The name Shallcross itself comes from an ancient stone cross, known as the Shall Cross, only the shaft of which is still standing. This cross is traditionally dated to the year 832, when St. Paulinus visited the area, although the existing stone shaft may have been erected at a later date. The name comes from the Old Norse shakal, denoting a tapering pole, which describes the shape of the shaft. For a time it was removed and used as the pedestal for a sundial in the garden of one of the local homes, but it was discovered and has been restored to its original location.

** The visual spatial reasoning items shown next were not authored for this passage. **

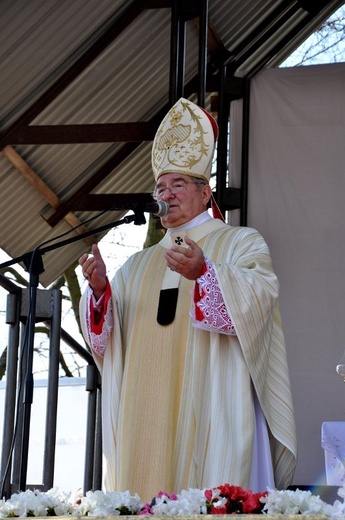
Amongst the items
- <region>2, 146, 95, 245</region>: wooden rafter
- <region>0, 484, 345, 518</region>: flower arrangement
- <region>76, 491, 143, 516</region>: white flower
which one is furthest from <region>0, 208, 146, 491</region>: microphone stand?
<region>2, 146, 95, 245</region>: wooden rafter

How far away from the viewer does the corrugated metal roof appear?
309 inches

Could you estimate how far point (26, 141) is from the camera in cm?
815

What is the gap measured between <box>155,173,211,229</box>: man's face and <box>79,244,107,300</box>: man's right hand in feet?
1.46

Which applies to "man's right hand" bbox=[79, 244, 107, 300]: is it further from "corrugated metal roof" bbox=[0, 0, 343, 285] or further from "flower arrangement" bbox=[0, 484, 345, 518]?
"corrugated metal roof" bbox=[0, 0, 343, 285]

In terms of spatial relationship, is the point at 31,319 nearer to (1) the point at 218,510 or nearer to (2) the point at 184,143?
(2) the point at 184,143

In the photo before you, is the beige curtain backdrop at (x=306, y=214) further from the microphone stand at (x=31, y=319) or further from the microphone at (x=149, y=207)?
the microphone stand at (x=31, y=319)

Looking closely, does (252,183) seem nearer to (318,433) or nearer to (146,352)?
(318,433)

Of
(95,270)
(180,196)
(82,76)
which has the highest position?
(82,76)

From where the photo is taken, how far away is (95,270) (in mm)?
4332

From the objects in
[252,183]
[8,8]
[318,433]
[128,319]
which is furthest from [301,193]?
[128,319]

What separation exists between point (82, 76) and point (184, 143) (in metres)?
3.65

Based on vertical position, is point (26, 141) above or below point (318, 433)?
above

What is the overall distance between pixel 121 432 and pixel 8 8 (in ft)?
12.2

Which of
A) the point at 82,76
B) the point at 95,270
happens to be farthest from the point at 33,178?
the point at 95,270
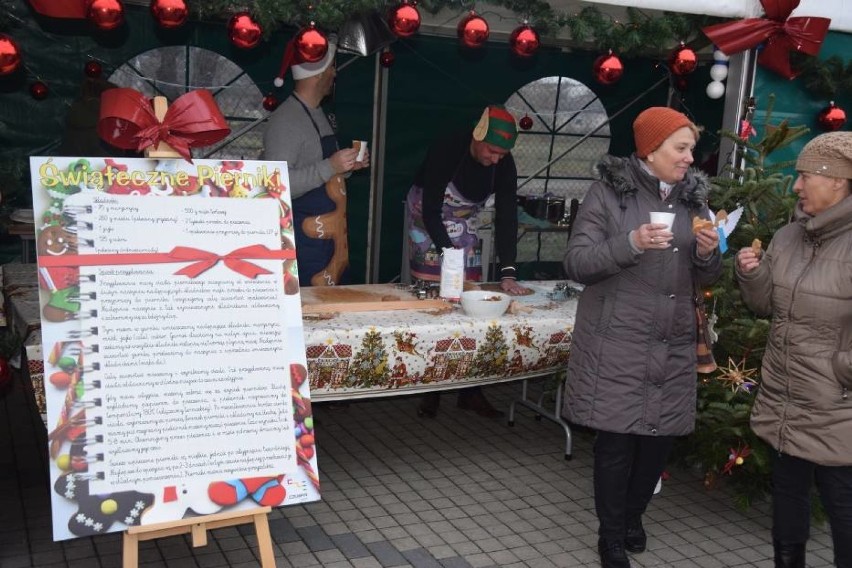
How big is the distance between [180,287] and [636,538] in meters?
2.19

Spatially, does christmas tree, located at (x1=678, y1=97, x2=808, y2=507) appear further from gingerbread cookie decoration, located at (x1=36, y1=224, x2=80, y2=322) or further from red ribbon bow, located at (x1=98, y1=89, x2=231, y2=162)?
gingerbread cookie decoration, located at (x1=36, y1=224, x2=80, y2=322)

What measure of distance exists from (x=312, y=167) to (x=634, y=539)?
2434 millimetres

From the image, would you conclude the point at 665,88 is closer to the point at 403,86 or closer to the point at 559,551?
the point at 403,86

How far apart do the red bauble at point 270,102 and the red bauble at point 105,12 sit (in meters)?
2.53

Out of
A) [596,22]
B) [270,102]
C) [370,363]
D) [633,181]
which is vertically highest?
[596,22]

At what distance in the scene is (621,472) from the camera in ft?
11.1

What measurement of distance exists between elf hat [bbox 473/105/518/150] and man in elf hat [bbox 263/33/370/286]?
0.74 metres

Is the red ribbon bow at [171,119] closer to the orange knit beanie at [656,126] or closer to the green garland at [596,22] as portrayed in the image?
the orange knit beanie at [656,126]

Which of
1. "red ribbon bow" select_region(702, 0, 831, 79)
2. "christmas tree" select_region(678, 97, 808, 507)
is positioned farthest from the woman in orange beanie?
"red ribbon bow" select_region(702, 0, 831, 79)

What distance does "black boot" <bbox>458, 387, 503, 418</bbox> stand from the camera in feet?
17.7

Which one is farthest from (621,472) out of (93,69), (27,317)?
(93,69)

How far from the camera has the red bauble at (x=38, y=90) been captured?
625 cm

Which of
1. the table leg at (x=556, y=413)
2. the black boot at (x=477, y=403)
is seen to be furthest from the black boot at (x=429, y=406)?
the table leg at (x=556, y=413)

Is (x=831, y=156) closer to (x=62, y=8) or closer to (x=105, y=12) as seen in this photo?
(x=105, y=12)
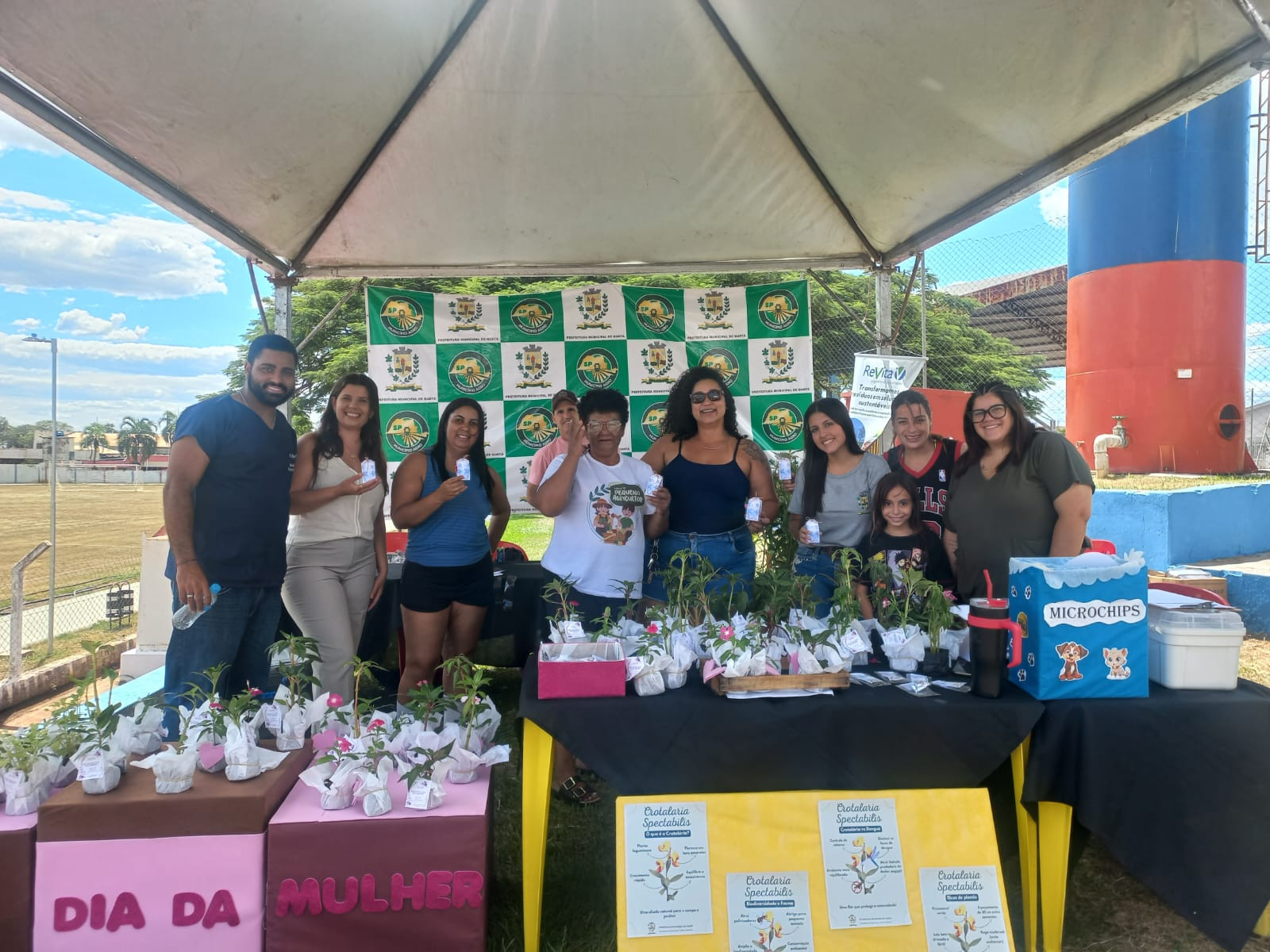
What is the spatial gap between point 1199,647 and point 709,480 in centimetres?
151

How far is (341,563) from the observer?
2.79 metres

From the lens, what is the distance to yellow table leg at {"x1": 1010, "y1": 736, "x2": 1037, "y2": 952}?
6.17 feet

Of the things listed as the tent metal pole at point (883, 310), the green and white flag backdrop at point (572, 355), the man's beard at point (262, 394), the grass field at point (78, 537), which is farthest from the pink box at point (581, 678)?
the grass field at point (78, 537)

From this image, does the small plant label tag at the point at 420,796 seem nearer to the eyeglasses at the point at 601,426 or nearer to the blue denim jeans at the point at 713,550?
the blue denim jeans at the point at 713,550

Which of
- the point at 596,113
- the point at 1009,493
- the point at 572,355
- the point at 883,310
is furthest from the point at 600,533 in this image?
the point at 883,310

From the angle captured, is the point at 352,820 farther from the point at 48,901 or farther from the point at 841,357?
the point at 841,357

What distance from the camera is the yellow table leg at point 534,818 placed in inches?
72.7

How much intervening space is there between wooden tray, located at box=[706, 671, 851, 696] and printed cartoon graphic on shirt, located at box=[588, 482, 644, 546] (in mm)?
822

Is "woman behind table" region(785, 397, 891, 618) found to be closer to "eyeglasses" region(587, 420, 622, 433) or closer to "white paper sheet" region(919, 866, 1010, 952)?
"eyeglasses" region(587, 420, 622, 433)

Shallcross was once a stop on the Cromford and High Peak Railway line, which crossed the hills to connect the Peak Forest Canal terminal at Whaley Bridge with the Cromford Canal 30 miles to the south. The Shallcross Incline was a notable feature of this line, as the rail cars had to be pulled up the steep incline by a steam engine at the top of the hill. Opened in 1831, the northern end of the railway, including the Shallcross station, was abandoned in 1892, although a short section of the line serving a goods yard, identified on Ordnance Survey maps as Shallcross Yard, remained in use until 1965.

==Landmarks==
Other notable features in the village included the Shallcross Colliery, a mill, and a large gunpowder factory, all of which are now closed. Shallcross Hall was the ancestral home of the Shallcross family, but it was damaged by fire and torn down in 1968.

==Literary references==
The Shallcross family is featured in the novel A World of Profit (1968) by Louis Auchincloss.